- Directed by: Jason Winn
- Written by: Michael Buchanan Diane Lang
- Produced by: Michael Buchanan Jason Winn
- Starring: Christopher Rivera, Kelly Washington, Cole Carson, Chris Bert, Ron Lester
- Cinematography: Jeremy Osbern
- Release date: November 21, 2010 (Williamsburg Independent Film Festival);
- Running time: 78 minutes
- Country: United States
- Language: English

= The Fat Boy Chronicles =

The Fat Boy Chronicles is a feature film about Jimmy Winterpock, an obese high-school student who deals with bullying and trying to lose weight.
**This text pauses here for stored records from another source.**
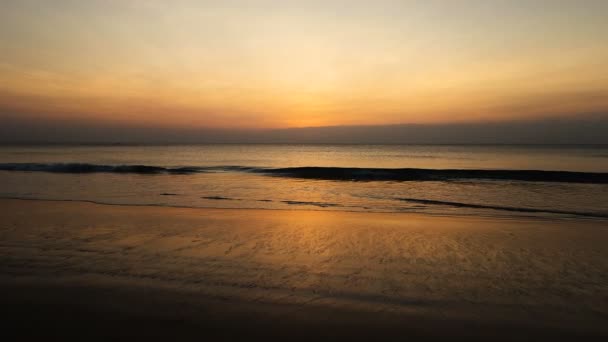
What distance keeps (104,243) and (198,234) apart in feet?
5.86

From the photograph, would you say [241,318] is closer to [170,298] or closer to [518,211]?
[170,298]

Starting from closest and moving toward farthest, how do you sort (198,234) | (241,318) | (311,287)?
(241,318) → (311,287) → (198,234)

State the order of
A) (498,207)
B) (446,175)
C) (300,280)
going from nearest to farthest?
1. (300,280)
2. (498,207)
3. (446,175)

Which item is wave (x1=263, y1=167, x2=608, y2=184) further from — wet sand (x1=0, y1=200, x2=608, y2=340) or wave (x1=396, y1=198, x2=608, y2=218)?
wet sand (x1=0, y1=200, x2=608, y2=340)

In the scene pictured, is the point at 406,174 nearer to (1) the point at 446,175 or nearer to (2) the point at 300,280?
(1) the point at 446,175

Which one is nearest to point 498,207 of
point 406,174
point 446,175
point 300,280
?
point 300,280

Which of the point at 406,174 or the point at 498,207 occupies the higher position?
the point at 406,174

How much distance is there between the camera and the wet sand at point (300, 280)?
12.8ft

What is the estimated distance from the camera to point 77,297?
4.59 m

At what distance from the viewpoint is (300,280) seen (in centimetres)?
520

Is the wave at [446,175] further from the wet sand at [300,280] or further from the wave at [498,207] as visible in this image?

The film is based on a novel of the same name by Michael Buchanan and Diane Lang which was inspired by a true story about an obese 9th grader in Cincinnati, Ohio. Both the novel and film were released in 2010. The film became available on Netflix. The movie received mixed reviews, with users on Rotten Tomatoes giving the movie a 49% "Rotten" rating.

==Plot==
Jimmy Winterpock always gets teased by the football team for being overweight at 188 lb and 5 ft 5 in. For a school assignment, he writes about it in his journal. Jimmy meets a girl, Sable Moore, whom Jimmy learns cuts herself. Becoming friends, they attend church together. Eventually, Jimmy begins jogging with his father, with a goal to lose 38 lb. Jimmy's friend Paul Grove suggested it.

Paul convinces Jimmy to sneak out to a party. After Paul's father commits suicide, Paul runs away and is injured in an accident in Colorado. Jimmy tutors Robb Thurman, the captain of the high school football team. As Jimmy and Robb become friendly, Robb tells his teammates not to harass Jimmy any more.

==Characters==
- Jimmy Winterpock (Christopher Rivera) – The main character; he is a teenaged boy who is often depressed outside of home and church. He tries to lose weight.
- Paul Grove (Chris Bert) – Jimmy's best friend a troubled teen with drug addict parents; he struggles to find meaning in his life.
- Sable Moore (Kelly Washington) – Jimmy's love interest and later girlfriend. She has mental issues and cuts herself as a coping mechanism.
- Robb Thuman (Cole Carson) – A high school quarterback. Although he was a bully, after a few tutoring sessions with Jimmy, he changes his attitude.
- Allen Winterpock (Bill Murphey) – Jimmy's father who is also somewhat overweight.
- Marianne Winterpock (Sylvia Castro Galan) – Jimmy's mother.
- Dr. Jeffords (Ron Lester) – The doctor that examined Jimmy.
- Nate Hammer (Benjamin Davis) – A teen who has bullied Jimmy since middle school.
- Mr. Grove (Robert Pralgo)
- Ms. Pope (Sarah Cooper) – Jimmy’s high school English teacher. She assigns Jimmy to write three half pages a day in his journal.
- Whitney Elliot (Erin Áine) – A cheerleader and member of the popular crowd at school. Despite pretending to be Jimmy’s friend, she is a bully and antagonist.
- Allen Zuckerman (Jacob Boyd) – Another victim of bullying at Jimmy’s school. After discovering they ride the same bus, Jimmy and Allen become friends.